_WRITTEN TASK_
Render each of the following rows as a JSON list of strings, with one string per line and any blank lines omitted.

_GIVEN INFORMATION_

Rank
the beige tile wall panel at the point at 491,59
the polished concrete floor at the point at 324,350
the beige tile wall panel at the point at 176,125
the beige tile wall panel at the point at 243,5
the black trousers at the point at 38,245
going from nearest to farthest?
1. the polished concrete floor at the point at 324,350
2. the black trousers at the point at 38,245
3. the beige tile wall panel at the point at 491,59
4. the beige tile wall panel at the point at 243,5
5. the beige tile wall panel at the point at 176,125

_CORRECT RESPONSE_
[
  "Rank",
  "the beige tile wall panel at the point at 491,59",
  "the polished concrete floor at the point at 324,350",
  "the beige tile wall panel at the point at 176,125",
  "the beige tile wall panel at the point at 243,5",
  "the black trousers at the point at 38,245",
  "going from nearest to farthest?",
  "1. the polished concrete floor at the point at 324,350",
  "2. the black trousers at the point at 38,245",
  "3. the beige tile wall panel at the point at 491,59",
  "4. the beige tile wall panel at the point at 243,5",
  "5. the beige tile wall panel at the point at 176,125"
]